Currently, Computational Fluid Dynamics (CFD) has been used to investigate agricultural UAV downwash. However, the validations of CFD models are difficult to deal with. Current verification methods are to use either water-sensitive papers or wind-speed arrays, which could get wind distribution or speed only. In this study, model migration was used to develop and verify downwash CFD models. The basic idea is to try to use the results of a scaled-down drone to represent that of a real-used UAV. The CFD models of both a real-used six-rotor UAV, JF01-10, and a 1:10 scaled-down small drone were developed by ANSYS. Then, the scaled-down drone was utilized to conduct trials by particle image velocimetry (PIV), so that not only distribution and speed but also flowing direction of downwash could be obtained. Results indicated the relative error between the PIV tests and the CFD models of the small UAV was less than 12%, while that between the tests and the CFD models of JF01-10 was less than 34%. It could be indicated that model migration could reflect multiple downwash characteristics but should be optimized in some complex details. This study was a preliminary but fundamental attempt to investigate CFD modelling and validation of agricultural UAVs and provided a novel thinking of downwash verification.

■ Tasks to perform
a) In the abstract on agricultural UAV downwash, at what scale was the small drone built relative to the real-used UAV?
b) Rewrite the rows between the line holding "desks. Provide them." and the line holding "[124,178,469,375]", inclusive, keeping their requests. Multiply every bounding-box coordinate in those rows by 1.35 and round each result to a whole number, with halves rounded up.
The abstract and the rows are unrelated material.

■ Information provided
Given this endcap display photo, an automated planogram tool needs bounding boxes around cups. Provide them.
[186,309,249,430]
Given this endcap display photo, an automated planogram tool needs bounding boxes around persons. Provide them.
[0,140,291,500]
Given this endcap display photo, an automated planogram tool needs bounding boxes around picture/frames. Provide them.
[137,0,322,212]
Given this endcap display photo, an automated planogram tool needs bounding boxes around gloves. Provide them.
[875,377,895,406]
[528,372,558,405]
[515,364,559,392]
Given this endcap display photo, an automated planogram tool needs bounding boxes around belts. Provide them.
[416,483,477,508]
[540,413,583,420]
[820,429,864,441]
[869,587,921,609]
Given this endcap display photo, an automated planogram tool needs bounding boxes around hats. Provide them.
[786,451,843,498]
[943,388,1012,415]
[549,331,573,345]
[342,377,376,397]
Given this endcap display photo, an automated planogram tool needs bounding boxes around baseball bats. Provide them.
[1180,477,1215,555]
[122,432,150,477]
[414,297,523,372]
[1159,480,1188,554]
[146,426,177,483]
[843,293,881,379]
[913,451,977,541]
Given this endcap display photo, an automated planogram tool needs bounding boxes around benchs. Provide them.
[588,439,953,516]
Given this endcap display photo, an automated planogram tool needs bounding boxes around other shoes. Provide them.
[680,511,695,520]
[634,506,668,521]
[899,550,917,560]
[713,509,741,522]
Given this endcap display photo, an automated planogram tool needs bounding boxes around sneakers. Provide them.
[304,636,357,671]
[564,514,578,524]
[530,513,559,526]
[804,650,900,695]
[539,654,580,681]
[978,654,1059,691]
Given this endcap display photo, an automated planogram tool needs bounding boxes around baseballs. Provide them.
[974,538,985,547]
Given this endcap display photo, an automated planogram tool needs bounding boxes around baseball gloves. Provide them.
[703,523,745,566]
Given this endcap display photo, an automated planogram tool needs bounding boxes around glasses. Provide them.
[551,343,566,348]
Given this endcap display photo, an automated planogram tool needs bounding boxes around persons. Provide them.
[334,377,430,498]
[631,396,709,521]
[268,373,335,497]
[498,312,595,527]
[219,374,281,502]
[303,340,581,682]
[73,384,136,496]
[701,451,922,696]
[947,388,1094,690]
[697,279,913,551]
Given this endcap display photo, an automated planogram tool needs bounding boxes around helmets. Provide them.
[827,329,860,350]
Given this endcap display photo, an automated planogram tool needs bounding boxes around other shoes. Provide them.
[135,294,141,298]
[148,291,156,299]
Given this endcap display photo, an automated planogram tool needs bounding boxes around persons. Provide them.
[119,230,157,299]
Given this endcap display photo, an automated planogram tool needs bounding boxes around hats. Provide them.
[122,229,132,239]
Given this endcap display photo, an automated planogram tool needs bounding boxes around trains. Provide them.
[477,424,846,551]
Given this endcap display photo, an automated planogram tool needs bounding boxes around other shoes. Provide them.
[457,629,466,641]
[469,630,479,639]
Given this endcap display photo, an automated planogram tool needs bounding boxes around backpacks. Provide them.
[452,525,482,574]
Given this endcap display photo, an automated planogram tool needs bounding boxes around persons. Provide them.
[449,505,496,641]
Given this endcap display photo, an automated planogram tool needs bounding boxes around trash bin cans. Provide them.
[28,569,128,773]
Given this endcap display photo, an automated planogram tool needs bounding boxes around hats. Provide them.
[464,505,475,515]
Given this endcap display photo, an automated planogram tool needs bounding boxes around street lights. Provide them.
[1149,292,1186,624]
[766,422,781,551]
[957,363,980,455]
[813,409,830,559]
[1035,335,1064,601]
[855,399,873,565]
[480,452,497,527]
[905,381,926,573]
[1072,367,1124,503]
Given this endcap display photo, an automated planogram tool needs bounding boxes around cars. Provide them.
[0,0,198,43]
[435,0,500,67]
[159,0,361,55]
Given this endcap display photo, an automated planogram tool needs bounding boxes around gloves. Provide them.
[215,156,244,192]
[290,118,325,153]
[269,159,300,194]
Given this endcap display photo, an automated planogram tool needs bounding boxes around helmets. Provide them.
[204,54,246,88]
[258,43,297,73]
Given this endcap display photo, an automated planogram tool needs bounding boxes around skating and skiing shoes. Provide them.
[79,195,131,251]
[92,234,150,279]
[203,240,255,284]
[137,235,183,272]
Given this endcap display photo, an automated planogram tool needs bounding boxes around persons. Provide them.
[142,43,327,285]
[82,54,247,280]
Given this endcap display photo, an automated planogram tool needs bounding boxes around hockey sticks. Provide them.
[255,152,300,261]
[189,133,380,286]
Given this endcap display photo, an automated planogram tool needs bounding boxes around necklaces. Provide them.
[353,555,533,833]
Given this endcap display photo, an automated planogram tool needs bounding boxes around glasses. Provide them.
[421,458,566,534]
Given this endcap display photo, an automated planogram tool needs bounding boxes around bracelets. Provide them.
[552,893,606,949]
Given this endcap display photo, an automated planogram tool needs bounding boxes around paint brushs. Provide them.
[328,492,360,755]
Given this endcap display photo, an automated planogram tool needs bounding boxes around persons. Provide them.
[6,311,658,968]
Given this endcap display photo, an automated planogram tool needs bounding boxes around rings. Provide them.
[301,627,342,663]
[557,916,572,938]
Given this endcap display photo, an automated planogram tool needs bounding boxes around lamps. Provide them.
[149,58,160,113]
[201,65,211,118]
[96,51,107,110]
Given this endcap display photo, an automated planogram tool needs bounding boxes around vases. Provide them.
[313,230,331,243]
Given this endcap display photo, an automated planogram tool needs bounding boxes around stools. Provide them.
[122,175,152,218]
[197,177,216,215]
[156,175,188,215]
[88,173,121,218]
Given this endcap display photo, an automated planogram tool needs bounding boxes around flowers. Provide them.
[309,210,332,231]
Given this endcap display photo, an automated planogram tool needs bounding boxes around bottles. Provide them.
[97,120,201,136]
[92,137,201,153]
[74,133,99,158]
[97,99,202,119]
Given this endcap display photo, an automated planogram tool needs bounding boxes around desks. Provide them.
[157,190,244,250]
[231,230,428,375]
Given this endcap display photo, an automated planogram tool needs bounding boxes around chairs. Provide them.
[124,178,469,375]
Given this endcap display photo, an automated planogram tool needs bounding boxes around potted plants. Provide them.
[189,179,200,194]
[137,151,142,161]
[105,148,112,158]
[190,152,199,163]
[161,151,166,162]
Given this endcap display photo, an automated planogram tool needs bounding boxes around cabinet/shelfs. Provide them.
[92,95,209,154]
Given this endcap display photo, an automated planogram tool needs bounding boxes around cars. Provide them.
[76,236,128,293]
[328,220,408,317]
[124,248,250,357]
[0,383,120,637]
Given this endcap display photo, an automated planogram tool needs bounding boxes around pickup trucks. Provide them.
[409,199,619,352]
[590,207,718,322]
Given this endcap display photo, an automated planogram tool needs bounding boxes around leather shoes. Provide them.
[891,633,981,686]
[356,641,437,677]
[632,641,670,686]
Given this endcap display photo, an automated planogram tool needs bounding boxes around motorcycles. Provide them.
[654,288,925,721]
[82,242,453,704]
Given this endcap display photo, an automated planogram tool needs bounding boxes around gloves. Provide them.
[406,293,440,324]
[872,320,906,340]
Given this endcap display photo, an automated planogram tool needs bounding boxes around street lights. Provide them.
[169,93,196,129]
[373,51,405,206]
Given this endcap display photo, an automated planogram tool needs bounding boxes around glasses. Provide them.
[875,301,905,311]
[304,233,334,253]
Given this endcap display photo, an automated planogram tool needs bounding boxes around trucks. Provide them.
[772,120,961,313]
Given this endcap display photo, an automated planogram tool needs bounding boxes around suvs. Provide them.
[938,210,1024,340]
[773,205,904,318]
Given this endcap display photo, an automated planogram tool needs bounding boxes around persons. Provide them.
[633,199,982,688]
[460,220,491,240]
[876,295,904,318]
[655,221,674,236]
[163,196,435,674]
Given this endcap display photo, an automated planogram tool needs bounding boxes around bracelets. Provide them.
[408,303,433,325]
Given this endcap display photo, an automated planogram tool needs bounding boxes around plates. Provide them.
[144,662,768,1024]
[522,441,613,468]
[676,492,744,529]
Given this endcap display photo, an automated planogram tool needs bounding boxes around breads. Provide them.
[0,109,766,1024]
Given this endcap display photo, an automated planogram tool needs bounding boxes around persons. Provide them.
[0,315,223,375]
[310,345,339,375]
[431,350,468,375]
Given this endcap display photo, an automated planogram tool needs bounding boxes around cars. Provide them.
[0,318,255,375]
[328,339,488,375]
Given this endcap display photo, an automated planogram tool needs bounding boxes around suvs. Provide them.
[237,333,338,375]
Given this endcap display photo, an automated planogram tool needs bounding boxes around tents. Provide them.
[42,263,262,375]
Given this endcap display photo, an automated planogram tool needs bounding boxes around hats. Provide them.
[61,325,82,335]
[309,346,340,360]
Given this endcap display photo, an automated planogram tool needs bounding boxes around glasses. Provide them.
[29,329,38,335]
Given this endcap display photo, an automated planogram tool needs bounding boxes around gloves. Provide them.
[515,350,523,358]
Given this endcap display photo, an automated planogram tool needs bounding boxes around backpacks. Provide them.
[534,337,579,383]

■ Results
a) 1:10

b)
Given this endcap display photo, an automated planogram tool needs bounding boxes around desks. Provide them.
[212,257,329,338]
[312,311,578,506]
Given this endcap display photo, an automated planogram tool needs bounding boxes around chairs. Provide them.
[167,240,633,506]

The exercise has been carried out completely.